Wednesday, December 27, 2017

End of Year Check-In

So. 2017 is a year that will live in infamy, but still: a good thing happened for me. In early May, finding myself fifty inches around the waist and 222 lbs, I set myself the task of losing a pound a week, with the concrete goals of bringing the waist down to forty inches and the weight down to 180. Both goals are drawing near, but the most astonishing and heartening thing is that I have actually been eating exactly what I planned to eat for seven months now. Nothing remotely like that has ever happened before -- this has been an issue all my adult life -- and the effect on my morale, even in the midst of sociopolitical dismay, has been remarkable. The weight has steadily dropped.


Weight Loss: Blue Line = a pound per week; Red Line = my weight

It looks like I'm due to hit 180 ahead of schedule, end of January or early February. The loss of girth has been less steady and puzzles me a little -- I keep working on the geometry of cylinders and spheres and it seems like, with a linear loss of mass, my waistline should shrink slightly more rapidly as I become smaller, but instead it's leveling off perceptibly:


The blue line here was just extrapolated from the first couple months' measurements

So that now it looks like my other major milestone of forty inches -- with the typical perversity of the actual measured world -- is due to fall, well, in the end of January or early February.

I have topography now where I have never had topography. The furrow down the middle of the rectus femoris (the front muscle of the thigh) is obvious, and there are engaging hollows under my biceps: I am becoming downright sinewy, which is something I have aspired to, wistfully, all my life. At my age, of course, the distinction between "sinewy" and "wizened" may be a little blurry: but still.

The point, however -- well, one of the points -- is not vanity, but health: to get rid of the visceral fat which is associated with "the diseases of civilization." The reason for the 180 and the forty inch goals was simply that pretty much everyone agreed that a man of my height ought to be under them. Now authority is less unanimous, and I can't really tell if people really think dreadfully aged men like me ought to weigh a little more -- and why would that be? -- or if they just do. If I'm still supposed to have a waist that's 90% of my "hips" (as we euphemistically call measurement around the bulge of the glutes), that looks like a bit of a project. One of the most striking effects of aging is the dwindling of the glutes: they really don't bulge much any more. What used to be the handiest location for fat reserves gets cut off, for some reason, right at the age when you could really use something soft to sit on. 
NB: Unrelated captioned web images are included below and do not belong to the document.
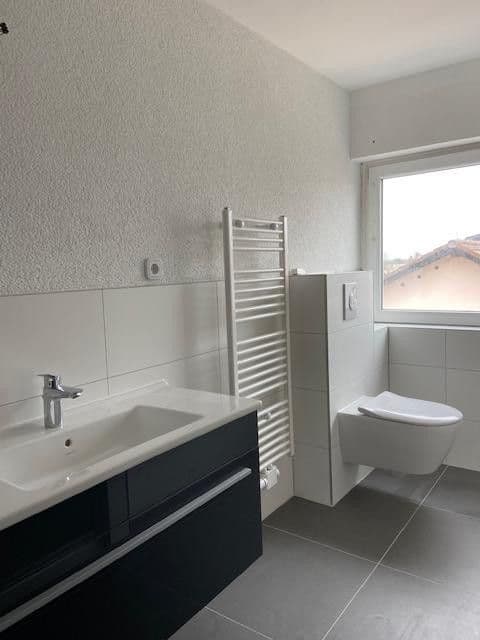 Pronájem bytu 3+1 70 m², Usinger Str. 94, Ober-Mörlen, Hessen Pronájem bytu 3+1 70 m², Usinger Str. 94, Ober-Mörlen, Hessen
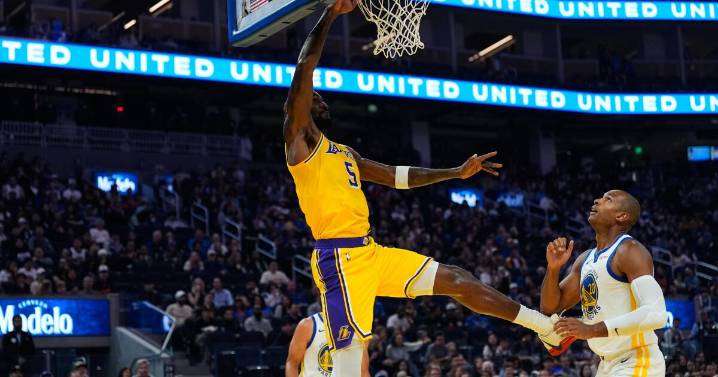 Lakers newsletter: New looks all around for the Lakers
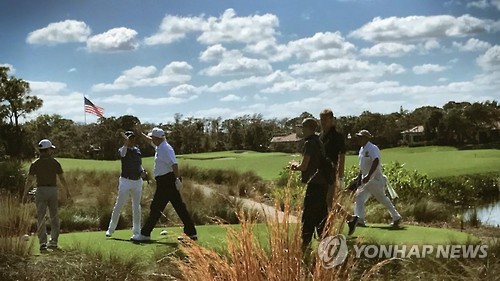 (도쿄=연합뉴스) 최이락 특파원 = 미국을 방문 중인 아베 신조(安倍晋三) 일본 총리(왼쪽에서 두 번째)가 11일(현지시간) 미국 플로리다에서 도널드 트럼프 미국 대통령(왼쪽에서 세 번째)과 골프 라운딩을 즐기고 있다. 사진은 트럼프 대통령이 트위터에 올린 골프 라운딩 장면. 2017.2.12
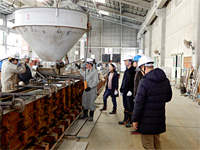 九州大学生が福岡工場で床版取替工事について学ぶ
Anyway -- all in good time. I have still to get to the milestones: another month or so. Plenty of time for planning.

Sunday, December 24, 2017

Returning to the Novel at Fifty-Nine

I am no longer beguiled, or even beguilable.
I do not believe your characters, their passions, 
or, except in special circumstance
(marked perhaps by parentheses or 
the uneven join of a thought too vehement
to stay quite neatly in a clockwork mouth)
your thoughts. The limping past
which so enchanted me once seems labored now:
you wheeze, dear, on the stairs. He said, she thought,
and again Sir Reginald decided: no. I am too old
to believe in simple time. Our stories run 
over and over because they must, not
because anything happened. Once, or ever.
But the distance: the shrewd glance back:
the holding of the thing up to the light: your
face backlit with the enchantment you tried
with all your young and desperate strength to cast--
Oh yes, I can love you again. Maybe I never stopped.
At my age it is difficult to tell: and it doesn't matter
nearly as much as anyone ever said. (Least of all
you, dear!)  Sit here beside me, in the glimmer
of a winter afternoon. Conjure up a house,
a family, an inheritance, a war: I will listen
pretend to believe
and love, as I always have, and must, and will.

Sunday, December 17, 2017

Games of Chance

A clear, cold hatred, held pure from childhood:
distilled from humiliations received from those despised
(oafs, idiots, loudmouthed fools
rushing to the destruction not just of themselves -- consummation
devoutly to be wished -- but of everything beautiful
difficult
fragile:
things that took years, centuries, aeons to create
were the most fun to destroy.)

And so the hatred runs on, not powerful, not overwhelming,
but more corrosive than ever. My soul withers. I play
games of chance against them
and a bitter smile visits my face
as I turn their stupidity,
their venality, against them:
they will pay. They will pay for all.

And as life narrows, the crows return
and cluster thickly on the housetops, on the wires,
gathering in their thousands on the ruins of the day,
on the fading of the light.

I seek death for them all, and for myself;
I build intricate machines, deadfalls, snares.
What any one will do is anyone's guess,
but what they all will do can be known
to the millimeter and the second.
In the aggregate they are only monkeys, after all,
and not the clever sort. Poor eating,
but the beggared can't be choosers:
we'll feast on better before the year is out.